This proposal is an enabler for growth and jobs and a concrete application of the aims of the revised Lisbon agenda. It is also part of a strategy for an efficient spectrum management as envisaged in the i2010 initiative, anchored in a vision of a common and coordinated removal of restrictions on spectrum use in all Member States in order to promote an open and competitive digital economy. Europe’s citizens should directly benefit through faster access to new technology and lower prices for communications.
Substantial amounts of spectrum, including for instance roughly one third of the spectrum below 3 GHz (the spectrum best suited for terrestrial communications), could possibly be made subject to tradability and flexible use by 2010. This Communication sets a framework for a dynamic and responsive use of spectrum.
Next to the market-based approach to spectrum, the traditional model will continue to have a role to play where important public interests are at stake (e. g defence and aviation, or research services such as radio astronomy and earth observation satellites). Another approach is the unlicensed model , which provides additional flexibility by allowing for free access under some technical limitations. Each management model is a useful tool, and developing the right mix between them will be important for achieving EU policy objectives.
To start this process in a coordinated manner in the EU, the Commission proposes to establish spectrum markets and seeks agreement at political level for the following objectives:
In the period up to 2010, to put into practice at EU level:
- The right to trade individual rights to use frequencies in a selection of spectrum bands for terrestrial electronic communications services
- The right to use these frequencies in a flexible manner.
The Commission intends to propose the regulatory measures necessary to realise this target in the course of the review of the regulatory framework for the electronic communication services, which will start in mid 2006. In parallel, in order to facilitate the early development of spectrum markets , the Commission will initiate a coordination process with the objective of avoiding delays and costly fragmentation to the detriment of the single market in the time leading up to an EU-wide solution.
2. EFFICIENT USE OF SPECTRUM – THE NEED FOR CHANGE
All radio-based devices use the radio spectrum to transmit or receive information, and with the growth of applications that use the spectrum this has led to an increasing demand that is difficult to serve within the current inflexible management regulations.
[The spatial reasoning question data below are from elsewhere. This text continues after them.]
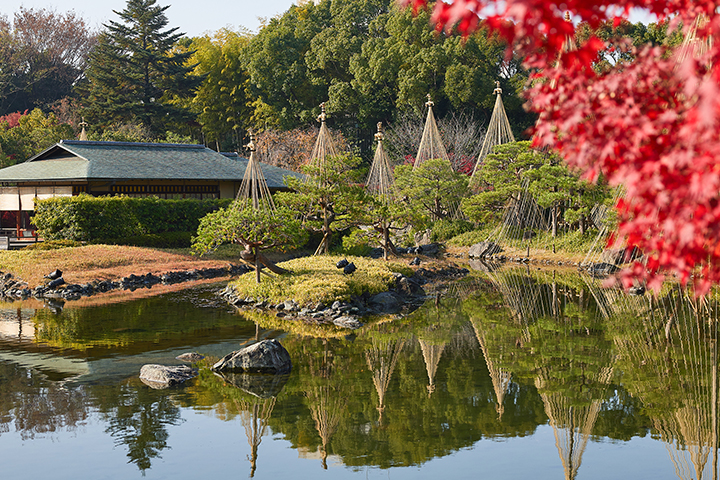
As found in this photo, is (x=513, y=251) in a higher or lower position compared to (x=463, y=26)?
lower

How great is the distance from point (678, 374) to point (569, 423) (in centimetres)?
226

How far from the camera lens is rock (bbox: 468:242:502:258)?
2117 centimetres

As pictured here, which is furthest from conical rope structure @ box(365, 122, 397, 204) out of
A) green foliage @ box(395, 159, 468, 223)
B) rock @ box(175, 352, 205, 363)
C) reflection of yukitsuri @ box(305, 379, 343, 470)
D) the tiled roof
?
reflection of yukitsuri @ box(305, 379, 343, 470)

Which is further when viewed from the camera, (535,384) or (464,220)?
(464,220)

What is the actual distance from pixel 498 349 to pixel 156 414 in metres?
4.78

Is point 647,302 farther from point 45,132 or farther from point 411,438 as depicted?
point 45,132

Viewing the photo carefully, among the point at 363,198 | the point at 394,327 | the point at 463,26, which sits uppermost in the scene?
the point at 463,26

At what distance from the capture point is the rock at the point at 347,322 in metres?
10.8

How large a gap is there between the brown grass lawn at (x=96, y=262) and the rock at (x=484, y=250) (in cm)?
780

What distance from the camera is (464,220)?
23.9m

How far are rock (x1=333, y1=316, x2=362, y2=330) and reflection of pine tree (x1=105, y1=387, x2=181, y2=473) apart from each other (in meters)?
4.22

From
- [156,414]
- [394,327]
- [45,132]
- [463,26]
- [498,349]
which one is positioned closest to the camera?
[463,26]

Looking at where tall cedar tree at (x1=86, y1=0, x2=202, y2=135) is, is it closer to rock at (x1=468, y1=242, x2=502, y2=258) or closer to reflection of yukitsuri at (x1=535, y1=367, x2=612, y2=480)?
rock at (x1=468, y1=242, x2=502, y2=258)

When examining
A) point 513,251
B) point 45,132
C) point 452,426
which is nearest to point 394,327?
point 452,426
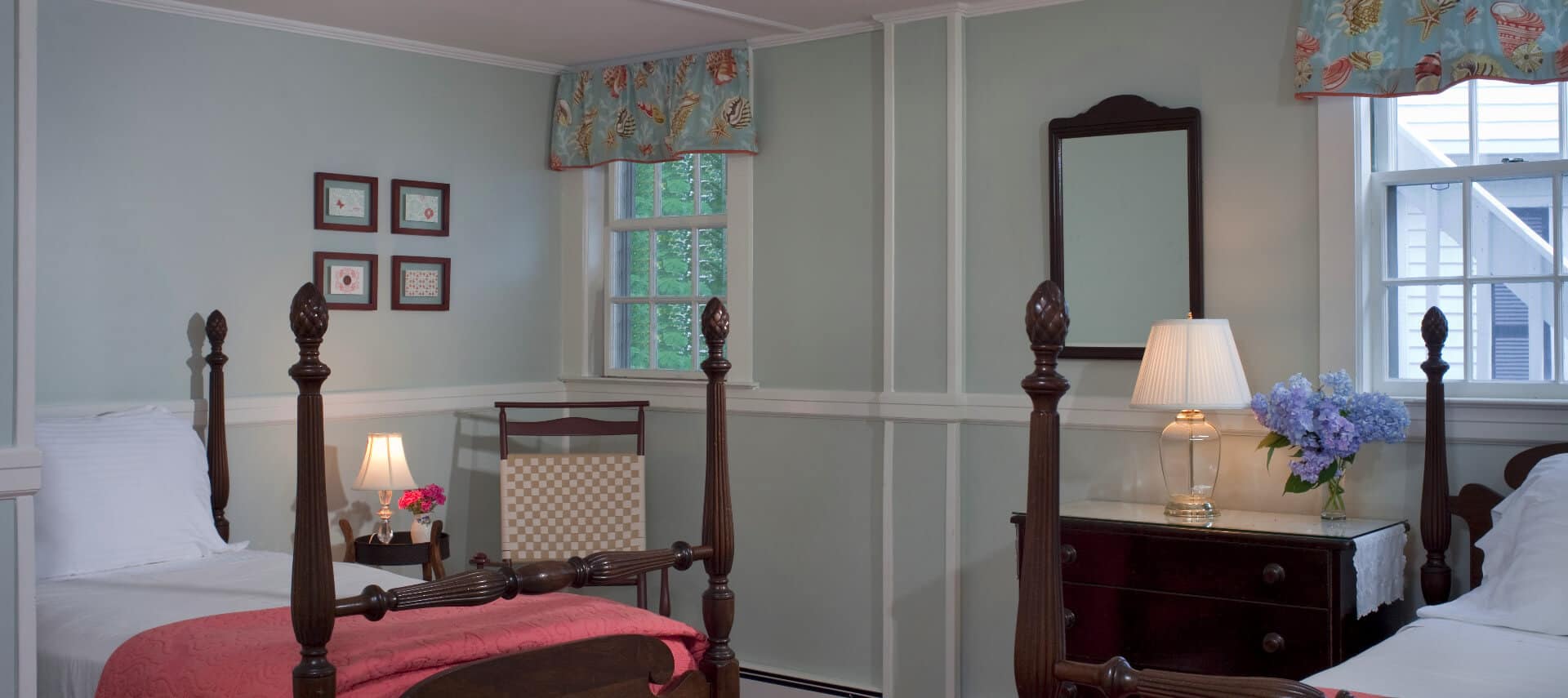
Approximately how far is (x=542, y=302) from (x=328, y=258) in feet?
3.27

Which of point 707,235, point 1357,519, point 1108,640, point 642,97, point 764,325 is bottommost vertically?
point 1108,640

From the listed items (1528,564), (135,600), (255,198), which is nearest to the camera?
(1528,564)

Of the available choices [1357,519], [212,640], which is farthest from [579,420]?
[1357,519]

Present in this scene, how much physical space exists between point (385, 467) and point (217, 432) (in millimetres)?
564

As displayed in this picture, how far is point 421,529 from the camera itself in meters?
4.62

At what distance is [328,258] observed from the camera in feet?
15.3

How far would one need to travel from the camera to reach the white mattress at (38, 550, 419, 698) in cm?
301

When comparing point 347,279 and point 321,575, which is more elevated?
point 347,279

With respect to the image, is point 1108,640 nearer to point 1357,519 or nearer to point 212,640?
point 1357,519

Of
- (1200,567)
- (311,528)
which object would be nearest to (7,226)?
(311,528)

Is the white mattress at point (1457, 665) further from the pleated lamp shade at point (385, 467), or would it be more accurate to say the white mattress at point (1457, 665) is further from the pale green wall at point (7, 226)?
the pleated lamp shade at point (385, 467)

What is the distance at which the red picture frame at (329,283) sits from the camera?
15.2 feet

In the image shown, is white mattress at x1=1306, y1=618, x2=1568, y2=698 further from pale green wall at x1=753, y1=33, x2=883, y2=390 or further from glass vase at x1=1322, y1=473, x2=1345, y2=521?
pale green wall at x1=753, y1=33, x2=883, y2=390

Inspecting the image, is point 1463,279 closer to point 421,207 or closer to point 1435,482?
point 1435,482
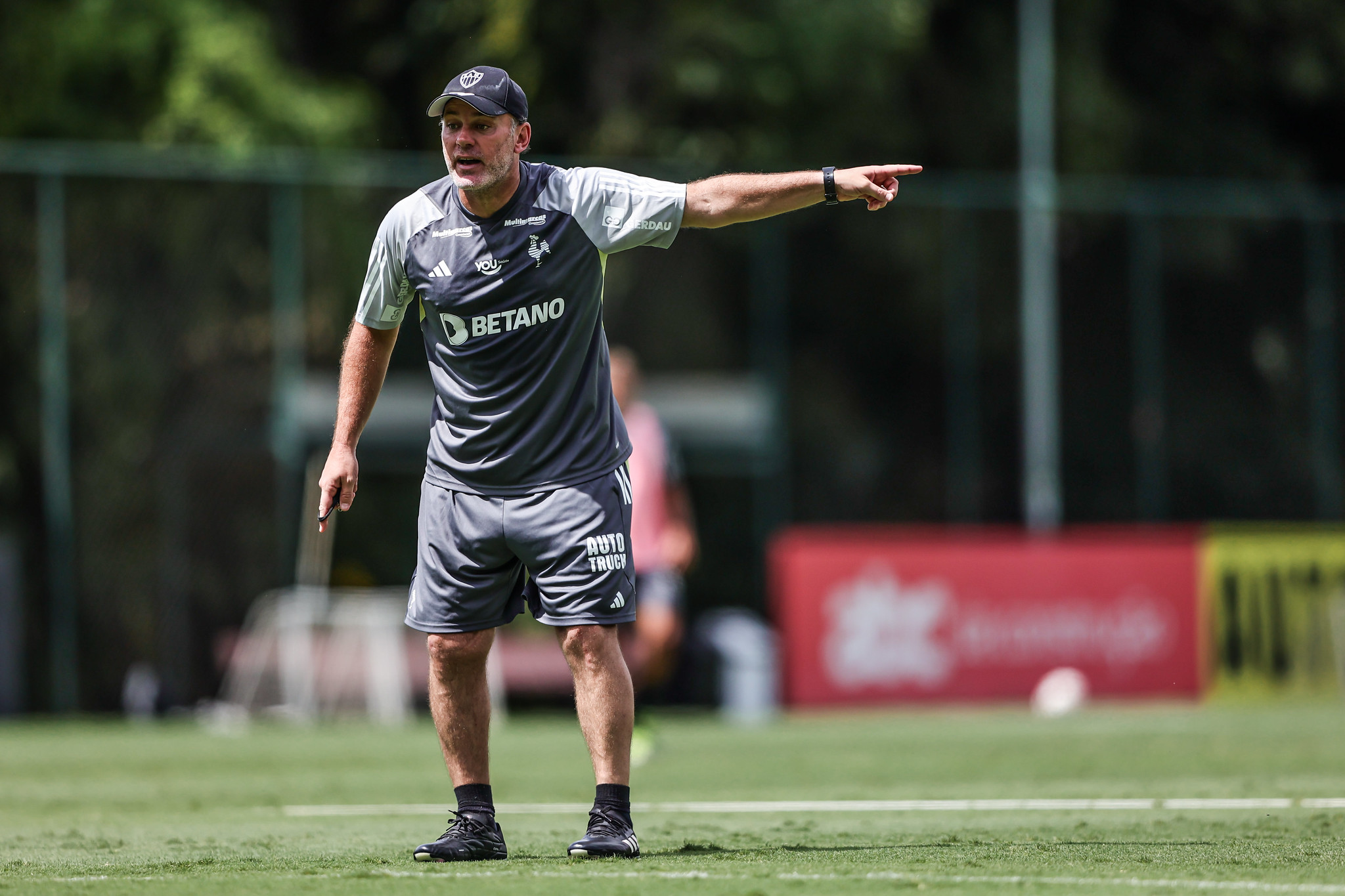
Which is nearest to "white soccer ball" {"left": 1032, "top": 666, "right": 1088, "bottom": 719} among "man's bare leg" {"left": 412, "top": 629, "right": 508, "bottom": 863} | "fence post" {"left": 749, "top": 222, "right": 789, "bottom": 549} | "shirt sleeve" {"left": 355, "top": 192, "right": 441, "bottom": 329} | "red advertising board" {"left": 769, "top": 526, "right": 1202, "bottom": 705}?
"red advertising board" {"left": 769, "top": 526, "right": 1202, "bottom": 705}

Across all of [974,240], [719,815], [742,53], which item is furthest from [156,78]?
[719,815]

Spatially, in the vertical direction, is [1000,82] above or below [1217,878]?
above

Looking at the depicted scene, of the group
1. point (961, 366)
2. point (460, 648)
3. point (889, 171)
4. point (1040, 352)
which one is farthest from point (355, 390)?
point (1040, 352)

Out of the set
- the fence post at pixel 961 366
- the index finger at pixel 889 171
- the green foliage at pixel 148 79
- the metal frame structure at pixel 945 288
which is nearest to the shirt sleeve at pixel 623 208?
the index finger at pixel 889 171

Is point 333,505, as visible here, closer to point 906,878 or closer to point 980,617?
point 906,878

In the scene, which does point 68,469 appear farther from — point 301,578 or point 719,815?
point 719,815

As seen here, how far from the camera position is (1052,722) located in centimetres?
1462

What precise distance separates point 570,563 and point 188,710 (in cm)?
1205

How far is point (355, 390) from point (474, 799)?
130 centimetres

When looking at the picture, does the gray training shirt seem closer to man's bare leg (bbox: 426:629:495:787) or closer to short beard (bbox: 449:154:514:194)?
short beard (bbox: 449:154:514:194)

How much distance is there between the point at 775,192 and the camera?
6.07 meters

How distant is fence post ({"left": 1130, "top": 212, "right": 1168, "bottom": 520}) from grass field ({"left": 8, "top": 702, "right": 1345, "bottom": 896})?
626 cm

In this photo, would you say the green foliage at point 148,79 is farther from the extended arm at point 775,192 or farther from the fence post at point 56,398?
the extended arm at point 775,192

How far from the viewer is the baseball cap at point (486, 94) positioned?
6.02m
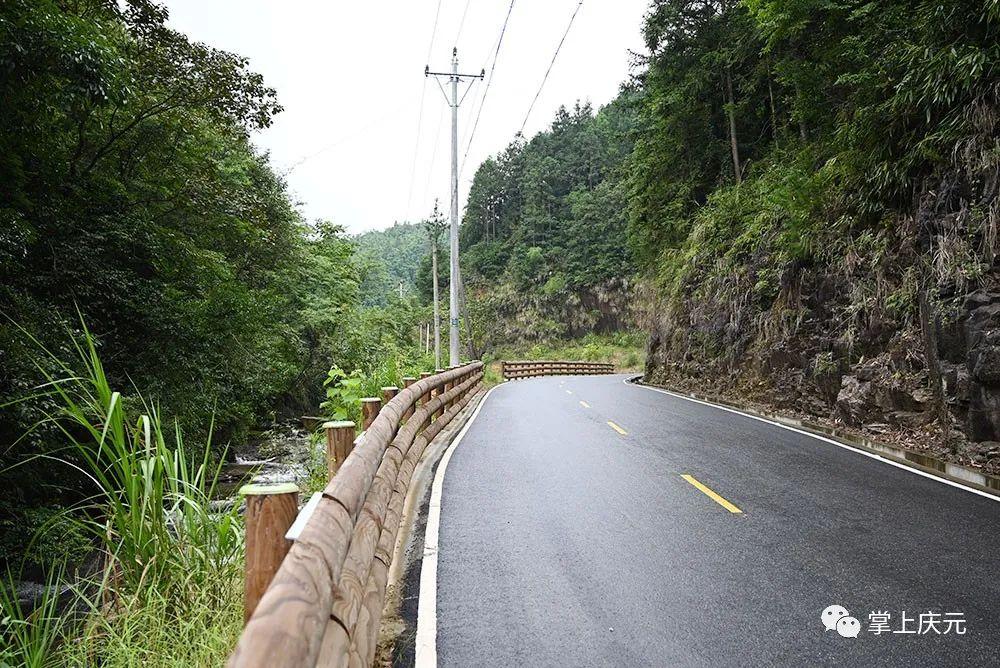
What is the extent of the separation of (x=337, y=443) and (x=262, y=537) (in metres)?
2.30

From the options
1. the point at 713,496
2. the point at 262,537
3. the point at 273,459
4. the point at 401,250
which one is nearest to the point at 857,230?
the point at 713,496

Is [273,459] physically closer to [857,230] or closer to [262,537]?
[262,537]

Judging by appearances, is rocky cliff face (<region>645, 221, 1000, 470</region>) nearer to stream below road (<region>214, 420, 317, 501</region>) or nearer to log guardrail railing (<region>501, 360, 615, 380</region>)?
stream below road (<region>214, 420, 317, 501</region>)

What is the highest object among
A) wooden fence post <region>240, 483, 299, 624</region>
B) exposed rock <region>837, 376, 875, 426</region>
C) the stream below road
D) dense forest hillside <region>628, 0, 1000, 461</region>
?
dense forest hillside <region>628, 0, 1000, 461</region>

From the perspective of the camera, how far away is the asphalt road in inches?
138

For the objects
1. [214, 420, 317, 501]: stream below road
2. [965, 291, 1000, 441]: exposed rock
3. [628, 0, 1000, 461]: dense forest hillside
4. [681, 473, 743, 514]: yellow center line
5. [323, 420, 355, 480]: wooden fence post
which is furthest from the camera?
[214, 420, 317, 501]: stream below road

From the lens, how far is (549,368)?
141 ft

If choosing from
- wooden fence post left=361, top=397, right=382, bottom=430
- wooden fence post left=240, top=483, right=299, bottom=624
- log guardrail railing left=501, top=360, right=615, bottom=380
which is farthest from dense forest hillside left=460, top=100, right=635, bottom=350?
wooden fence post left=240, top=483, right=299, bottom=624

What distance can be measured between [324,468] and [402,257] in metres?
144

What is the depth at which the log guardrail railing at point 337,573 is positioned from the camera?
5.31 ft

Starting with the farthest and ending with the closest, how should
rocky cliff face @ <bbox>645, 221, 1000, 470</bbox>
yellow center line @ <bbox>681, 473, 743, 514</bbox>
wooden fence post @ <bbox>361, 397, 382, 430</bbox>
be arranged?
rocky cliff face @ <bbox>645, 221, 1000, 470</bbox>
wooden fence post @ <bbox>361, 397, 382, 430</bbox>
yellow center line @ <bbox>681, 473, 743, 514</bbox>

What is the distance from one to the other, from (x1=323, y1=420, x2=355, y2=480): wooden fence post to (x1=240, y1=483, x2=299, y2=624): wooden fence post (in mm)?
2228

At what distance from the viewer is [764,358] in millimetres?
15391

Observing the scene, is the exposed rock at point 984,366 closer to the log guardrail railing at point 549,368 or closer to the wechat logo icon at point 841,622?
the wechat logo icon at point 841,622
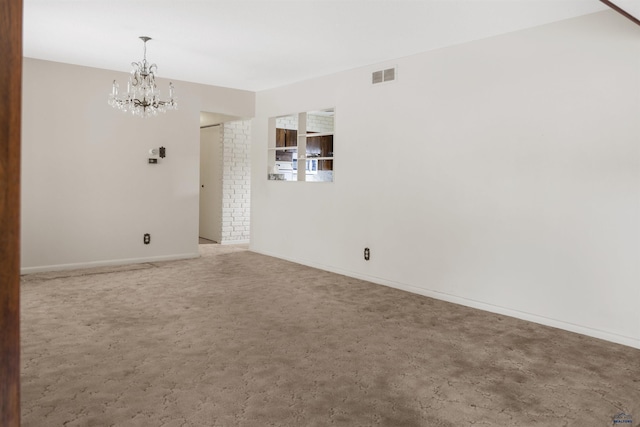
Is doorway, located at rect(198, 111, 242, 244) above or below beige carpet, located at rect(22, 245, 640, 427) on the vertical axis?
above

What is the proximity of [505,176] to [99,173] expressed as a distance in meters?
4.78

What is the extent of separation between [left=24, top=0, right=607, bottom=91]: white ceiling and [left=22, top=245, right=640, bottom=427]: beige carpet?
248cm

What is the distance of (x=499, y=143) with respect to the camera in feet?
13.8

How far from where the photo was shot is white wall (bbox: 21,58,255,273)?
5.53 metres

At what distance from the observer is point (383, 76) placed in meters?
5.27

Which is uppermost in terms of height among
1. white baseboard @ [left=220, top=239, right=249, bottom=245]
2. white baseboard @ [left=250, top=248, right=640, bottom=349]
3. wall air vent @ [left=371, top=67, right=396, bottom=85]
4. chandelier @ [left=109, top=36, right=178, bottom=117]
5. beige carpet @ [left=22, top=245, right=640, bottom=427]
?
wall air vent @ [left=371, top=67, right=396, bottom=85]

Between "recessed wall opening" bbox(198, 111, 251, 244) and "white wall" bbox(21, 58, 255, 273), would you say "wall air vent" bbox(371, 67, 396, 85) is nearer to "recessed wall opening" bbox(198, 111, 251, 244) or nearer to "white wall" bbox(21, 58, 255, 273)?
"white wall" bbox(21, 58, 255, 273)

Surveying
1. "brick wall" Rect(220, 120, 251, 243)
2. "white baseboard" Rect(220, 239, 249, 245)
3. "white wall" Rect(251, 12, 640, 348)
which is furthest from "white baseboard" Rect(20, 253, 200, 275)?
"white wall" Rect(251, 12, 640, 348)

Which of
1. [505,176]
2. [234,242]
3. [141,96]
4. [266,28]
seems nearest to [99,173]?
[141,96]

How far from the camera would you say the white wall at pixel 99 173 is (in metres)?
5.53

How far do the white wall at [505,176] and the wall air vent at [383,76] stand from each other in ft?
0.23

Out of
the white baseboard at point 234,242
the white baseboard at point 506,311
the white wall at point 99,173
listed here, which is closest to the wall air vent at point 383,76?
the white baseboard at point 506,311

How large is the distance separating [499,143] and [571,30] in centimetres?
103

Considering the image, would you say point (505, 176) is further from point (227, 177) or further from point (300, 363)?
point (227, 177)
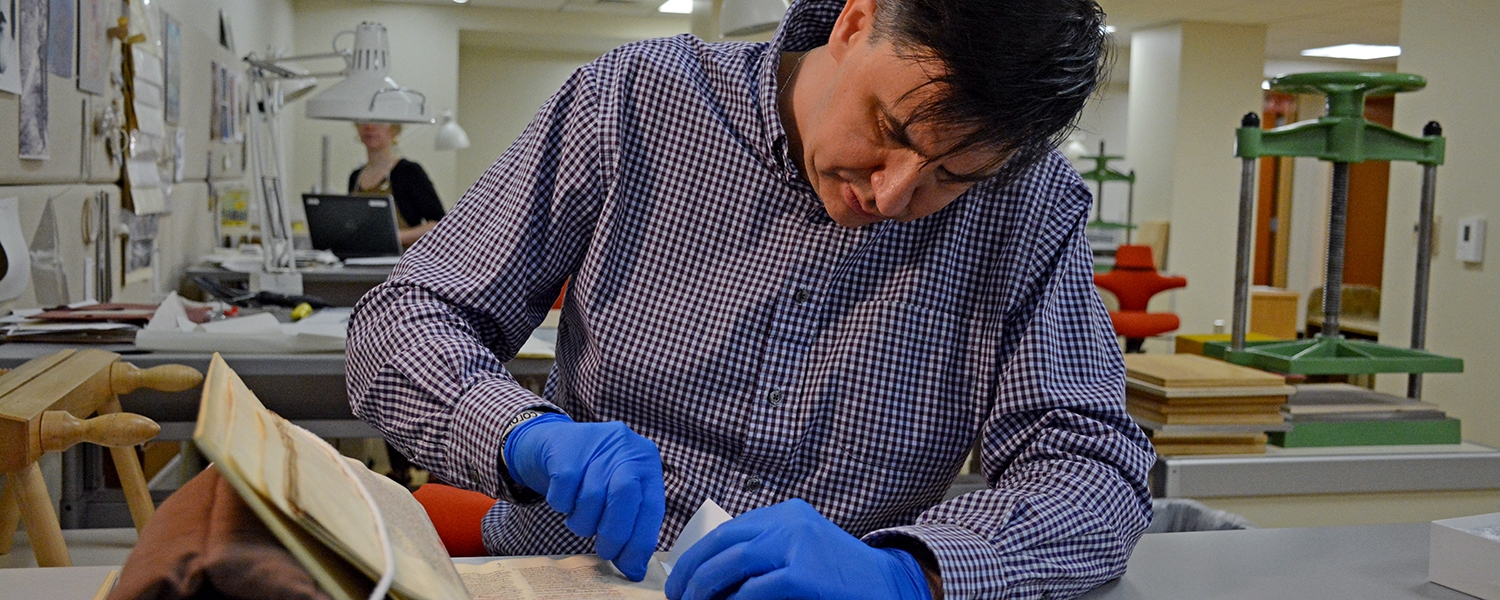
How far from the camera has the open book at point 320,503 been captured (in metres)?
0.41

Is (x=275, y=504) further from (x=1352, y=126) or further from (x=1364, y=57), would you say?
(x=1364, y=57)

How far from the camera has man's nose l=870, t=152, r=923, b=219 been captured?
0.83 m

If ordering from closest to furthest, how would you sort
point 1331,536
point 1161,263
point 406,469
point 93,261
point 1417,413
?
point 1331,536 → point 1417,413 → point 93,261 → point 406,469 → point 1161,263

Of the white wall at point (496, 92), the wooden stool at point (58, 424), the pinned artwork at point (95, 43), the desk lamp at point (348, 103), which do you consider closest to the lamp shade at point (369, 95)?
the desk lamp at point (348, 103)

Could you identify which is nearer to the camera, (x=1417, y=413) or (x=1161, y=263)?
(x=1417, y=413)

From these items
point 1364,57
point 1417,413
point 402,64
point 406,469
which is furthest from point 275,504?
point 1364,57

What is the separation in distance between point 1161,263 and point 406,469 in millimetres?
5098

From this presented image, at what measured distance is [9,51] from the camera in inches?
72.3

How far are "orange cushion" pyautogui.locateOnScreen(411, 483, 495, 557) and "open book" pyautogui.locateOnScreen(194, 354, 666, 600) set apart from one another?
505 millimetres

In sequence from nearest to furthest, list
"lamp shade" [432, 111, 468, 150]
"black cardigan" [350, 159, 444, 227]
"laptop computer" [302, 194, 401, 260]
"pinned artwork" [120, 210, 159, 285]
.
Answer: "pinned artwork" [120, 210, 159, 285] < "laptop computer" [302, 194, 401, 260] < "black cardigan" [350, 159, 444, 227] < "lamp shade" [432, 111, 468, 150]

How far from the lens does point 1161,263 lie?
6.89 metres

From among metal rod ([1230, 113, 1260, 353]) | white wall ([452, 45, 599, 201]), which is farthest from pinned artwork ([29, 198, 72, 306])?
A: white wall ([452, 45, 599, 201])

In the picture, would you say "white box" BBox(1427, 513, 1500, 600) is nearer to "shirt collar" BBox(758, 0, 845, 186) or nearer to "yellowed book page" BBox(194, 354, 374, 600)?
"shirt collar" BBox(758, 0, 845, 186)

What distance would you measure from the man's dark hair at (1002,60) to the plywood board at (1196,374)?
34.6 inches
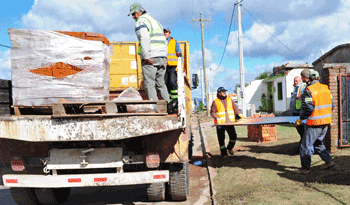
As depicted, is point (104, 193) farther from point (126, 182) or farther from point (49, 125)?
point (49, 125)

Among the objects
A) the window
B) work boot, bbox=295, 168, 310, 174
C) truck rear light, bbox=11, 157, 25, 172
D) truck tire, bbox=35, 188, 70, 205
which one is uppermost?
the window

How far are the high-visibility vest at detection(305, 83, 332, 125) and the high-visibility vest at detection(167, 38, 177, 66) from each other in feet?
7.95

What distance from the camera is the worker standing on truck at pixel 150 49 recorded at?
4.30 m

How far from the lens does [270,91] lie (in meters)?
26.7

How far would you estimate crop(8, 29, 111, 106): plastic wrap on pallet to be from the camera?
11.6ft

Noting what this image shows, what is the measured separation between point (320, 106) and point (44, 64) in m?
4.21

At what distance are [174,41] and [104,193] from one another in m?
3.19

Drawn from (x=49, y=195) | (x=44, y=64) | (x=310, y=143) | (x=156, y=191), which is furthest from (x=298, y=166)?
(x=44, y=64)

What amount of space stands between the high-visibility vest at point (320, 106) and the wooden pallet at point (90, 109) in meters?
2.72

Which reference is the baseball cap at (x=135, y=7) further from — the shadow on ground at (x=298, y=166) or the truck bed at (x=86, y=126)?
the shadow on ground at (x=298, y=166)

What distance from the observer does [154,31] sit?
4.46 metres

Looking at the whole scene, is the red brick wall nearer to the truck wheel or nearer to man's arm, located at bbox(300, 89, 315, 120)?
man's arm, located at bbox(300, 89, 315, 120)

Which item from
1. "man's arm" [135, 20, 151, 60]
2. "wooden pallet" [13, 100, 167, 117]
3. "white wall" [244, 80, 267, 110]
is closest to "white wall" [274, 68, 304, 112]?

Spectrum is perceived as a scarce resource. Spectrum availability is critical, not only for mobile telephony, media distribution and wireless internet access, but for many other applications, e.g. weather forecasting, astronomy, and air and maritime safety. It is also essential for services of critical public interest such as security and defence, as well as for everyday devices such as remote controls and hearing aids. The demand for radio spectrum has increased dramatically.
The traditional model of spectrum distribution has been carried out on the basis of assignment of individual spectrum rights and allocation of the various bands to defined service categories with avoidance of interference being the primary objective. The size of the spectrum slots and the usage conditions often limit users to specific technologies, for example GSM for some of the “mobile” bands or television for part of “broadcasting” bands. Therefore, individual rights implicitly or explicitly prohibit use of other technologies or provision of other services .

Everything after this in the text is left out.